Obviously, if you support the above views, it is highly advisable that you not say so on Twitter, Facebook, or even in your private emails, because they are the kind of truths that end up with a big bonfire with you as the kartoflach (that’s roast potatoes to you and me).

According to The Guardian, “Éric Zemmour is rising so fast in opinion polls for president that one survey this week found he could make the final round of the April election and take 45% of the vote against the centrist Emmanuel Macron.”

Zemmour has been urged many times by his political friends to run for office but has so far declined. But he may decided to throw his hat in the ring for the 2022 presidential campaign. To that end, he has already engaged in a national tour of France to promote his new book, La France N’a Pas Dit Son Dernier Mot (France Has Not Said Its Last Word), published on September 15 and sold 80,000 copies in the first week, 165,000 copies in the first 3 weeks.

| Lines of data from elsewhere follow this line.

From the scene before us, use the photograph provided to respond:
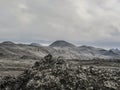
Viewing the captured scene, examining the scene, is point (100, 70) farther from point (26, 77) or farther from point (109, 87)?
point (26, 77)

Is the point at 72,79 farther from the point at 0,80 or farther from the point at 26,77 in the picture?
the point at 0,80

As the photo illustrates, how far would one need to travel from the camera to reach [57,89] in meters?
18.1

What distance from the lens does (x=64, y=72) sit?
1912cm

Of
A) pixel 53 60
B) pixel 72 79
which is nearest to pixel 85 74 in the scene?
pixel 72 79

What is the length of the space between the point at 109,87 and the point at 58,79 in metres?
2.91

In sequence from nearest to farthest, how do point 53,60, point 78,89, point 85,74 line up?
point 78,89
point 85,74
point 53,60

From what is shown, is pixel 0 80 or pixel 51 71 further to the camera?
pixel 0 80

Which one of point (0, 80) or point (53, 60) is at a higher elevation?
point (53, 60)

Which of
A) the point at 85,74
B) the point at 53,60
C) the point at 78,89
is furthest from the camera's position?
the point at 53,60

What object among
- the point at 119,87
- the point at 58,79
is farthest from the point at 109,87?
the point at 58,79

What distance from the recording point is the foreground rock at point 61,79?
18297mm

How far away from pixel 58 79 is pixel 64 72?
0.73 m

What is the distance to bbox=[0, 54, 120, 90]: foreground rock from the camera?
60.0 feet

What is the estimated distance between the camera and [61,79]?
61.2ft
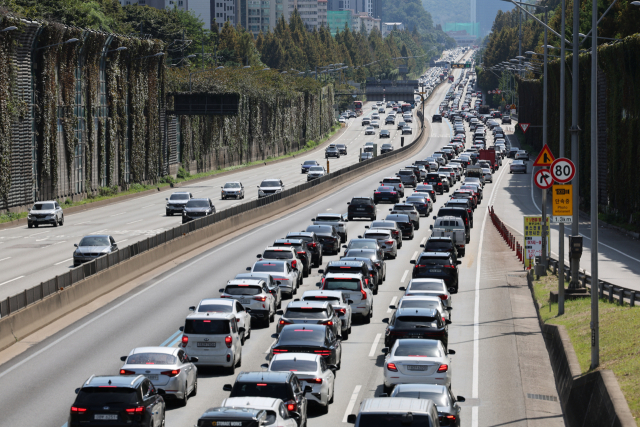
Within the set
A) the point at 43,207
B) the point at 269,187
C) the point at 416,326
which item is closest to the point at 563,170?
the point at 416,326

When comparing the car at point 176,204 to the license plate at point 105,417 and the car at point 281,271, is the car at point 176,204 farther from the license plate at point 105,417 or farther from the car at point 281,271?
the license plate at point 105,417

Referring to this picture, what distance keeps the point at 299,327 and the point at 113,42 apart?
207ft

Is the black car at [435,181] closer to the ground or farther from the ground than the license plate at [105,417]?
farther from the ground

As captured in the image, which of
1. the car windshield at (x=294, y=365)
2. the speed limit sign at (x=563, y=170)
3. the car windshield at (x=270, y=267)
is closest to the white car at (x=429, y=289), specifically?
the car windshield at (x=270, y=267)

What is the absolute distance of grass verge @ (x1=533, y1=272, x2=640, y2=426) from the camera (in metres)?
18.5

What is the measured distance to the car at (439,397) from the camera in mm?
16766

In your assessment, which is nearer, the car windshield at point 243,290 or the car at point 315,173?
the car windshield at point 243,290

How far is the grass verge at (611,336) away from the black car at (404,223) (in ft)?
63.1

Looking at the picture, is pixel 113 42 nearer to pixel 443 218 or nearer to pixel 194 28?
pixel 443 218

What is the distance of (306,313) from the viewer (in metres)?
25.2

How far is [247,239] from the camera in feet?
168

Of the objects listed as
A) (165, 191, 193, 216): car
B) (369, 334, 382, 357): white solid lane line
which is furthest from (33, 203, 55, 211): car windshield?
(369, 334, 382, 357): white solid lane line

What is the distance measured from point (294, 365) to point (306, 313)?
534cm

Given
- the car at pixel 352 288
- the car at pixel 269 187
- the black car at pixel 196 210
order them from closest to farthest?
1. the car at pixel 352 288
2. the black car at pixel 196 210
3. the car at pixel 269 187
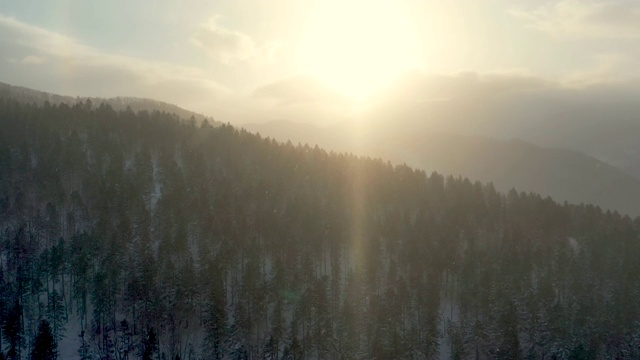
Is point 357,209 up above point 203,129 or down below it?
below

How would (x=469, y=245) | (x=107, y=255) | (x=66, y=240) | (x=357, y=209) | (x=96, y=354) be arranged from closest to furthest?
(x=96, y=354) → (x=107, y=255) → (x=66, y=240) → (x=469, y=245) → (x=357, y=209)

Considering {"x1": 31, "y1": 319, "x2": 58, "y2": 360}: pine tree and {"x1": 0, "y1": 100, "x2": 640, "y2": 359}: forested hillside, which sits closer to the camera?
{"x1": 31, "y1": 319, "x2": 58, "y2": 360}: pine tree

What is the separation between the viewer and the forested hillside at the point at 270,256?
87188 millimetres

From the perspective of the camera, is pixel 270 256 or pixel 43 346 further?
pixel 270 256

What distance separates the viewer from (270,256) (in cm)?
11475

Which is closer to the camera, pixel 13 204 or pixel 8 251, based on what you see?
pixel 8 251

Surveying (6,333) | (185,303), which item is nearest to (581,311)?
(185,303)

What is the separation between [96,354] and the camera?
272ft

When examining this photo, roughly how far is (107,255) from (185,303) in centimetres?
1740

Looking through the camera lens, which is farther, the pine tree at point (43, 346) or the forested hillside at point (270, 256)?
the forested hillside at point (270, 256)

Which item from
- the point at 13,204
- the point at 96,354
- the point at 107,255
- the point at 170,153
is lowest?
the point at 96,354

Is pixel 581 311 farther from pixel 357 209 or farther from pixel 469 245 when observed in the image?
pixel 357 209

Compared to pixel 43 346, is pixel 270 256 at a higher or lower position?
higher

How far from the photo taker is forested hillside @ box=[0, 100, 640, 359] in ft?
286
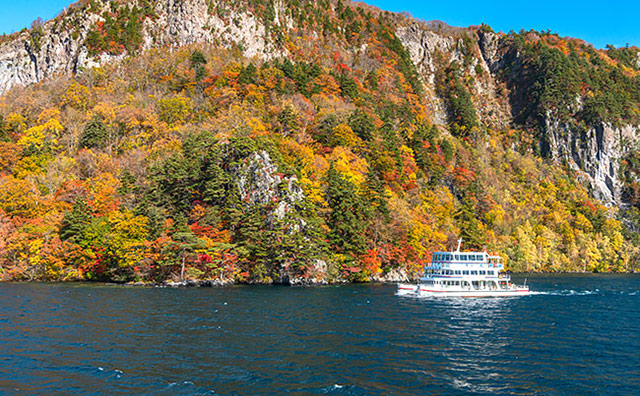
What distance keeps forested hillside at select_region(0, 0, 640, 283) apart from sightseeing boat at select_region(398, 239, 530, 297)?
16.4 m

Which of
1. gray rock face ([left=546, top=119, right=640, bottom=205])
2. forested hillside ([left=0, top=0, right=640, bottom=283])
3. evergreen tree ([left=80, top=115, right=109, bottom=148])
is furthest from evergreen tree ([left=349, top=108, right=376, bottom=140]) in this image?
gray rock face ([left=546, top=119, right=640, bottom=205])

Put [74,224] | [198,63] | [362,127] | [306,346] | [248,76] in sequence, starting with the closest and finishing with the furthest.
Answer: [306,346] < [74,224] < [362,127] < [248,76] < [198,63]

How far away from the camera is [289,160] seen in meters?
90.4

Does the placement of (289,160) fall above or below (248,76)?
below

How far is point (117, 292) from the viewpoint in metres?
58.9

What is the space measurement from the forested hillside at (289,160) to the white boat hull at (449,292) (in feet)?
51.4

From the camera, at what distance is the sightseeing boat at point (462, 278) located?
66.2m

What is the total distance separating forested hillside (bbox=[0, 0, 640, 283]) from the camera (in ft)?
247

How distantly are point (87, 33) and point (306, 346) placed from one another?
146m

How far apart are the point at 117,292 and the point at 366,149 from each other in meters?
65.2

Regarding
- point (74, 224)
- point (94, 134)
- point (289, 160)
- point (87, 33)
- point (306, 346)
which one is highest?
point (87, 33)

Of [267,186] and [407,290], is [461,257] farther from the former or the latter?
[267,186]

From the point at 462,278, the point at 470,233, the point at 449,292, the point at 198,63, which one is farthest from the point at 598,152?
the point at 198,63

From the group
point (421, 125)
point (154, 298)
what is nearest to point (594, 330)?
point (154, 298)
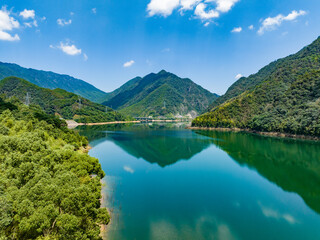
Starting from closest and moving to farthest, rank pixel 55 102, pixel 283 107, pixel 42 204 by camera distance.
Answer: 1. pixel 42 204
2. pixel 283 107
3. pixel 55 102

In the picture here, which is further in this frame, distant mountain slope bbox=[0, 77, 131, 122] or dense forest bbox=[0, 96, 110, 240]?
distant mountain slope bbox=[0, 77, 131, 122]

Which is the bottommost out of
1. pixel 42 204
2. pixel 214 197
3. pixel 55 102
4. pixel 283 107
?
pixel 214 197

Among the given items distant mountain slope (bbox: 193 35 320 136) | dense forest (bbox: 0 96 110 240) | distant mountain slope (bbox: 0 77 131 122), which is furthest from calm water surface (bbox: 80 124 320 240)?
distant mountain slope (bbox: 0 77 131 122)

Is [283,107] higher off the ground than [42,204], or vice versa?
[283,107]

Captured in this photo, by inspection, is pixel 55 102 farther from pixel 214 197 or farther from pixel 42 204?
pixel 42 204

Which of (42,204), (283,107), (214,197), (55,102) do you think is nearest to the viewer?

In an interview on France 2 on September 11, Zemmour said: “For now, I am not a candidate. When I want to be a candidate, I will say that I am a candidate. When I decide, I will say it. For now, I am thinking. There are people who for many years have been pushing me to be a candidate, who think that it is I who have the right ideas for France.”

On September 28, the daily Le Parisien reported that Zemmour has already rented a large office space, in Paris’s 8th quarter, paid for by the “The Friends of Éric Zemmour.”

In the polls, Zemmour’s rise is nothing short of meteoric. The first time he appeared in a poll, in June 2021, the Institut français d’opinion publique (IFOP) gave him of 5.5% of the vote. In August 2021, he took 7% in an Ipsos poll. On September 14 he took 10% in a Harris Interactive poll. On September 21 he received 11% in a Harris poll, and on September 29 14%. On October 1 he took 15%, ahead of most of the right-wing candidates, and only 1 point behind National Rally candidate Marine Le Pen.

From that day on, Zemmour is regularly placed in a potentially competitive position to reach the second round of the election (in France candidates must get more than 50% of the vote or face a second round). Last week, President Emmanuel Macron led the polls with 25%, followed by Marine Le Pen with 16%, and Éric Zemmour in third place with 15%.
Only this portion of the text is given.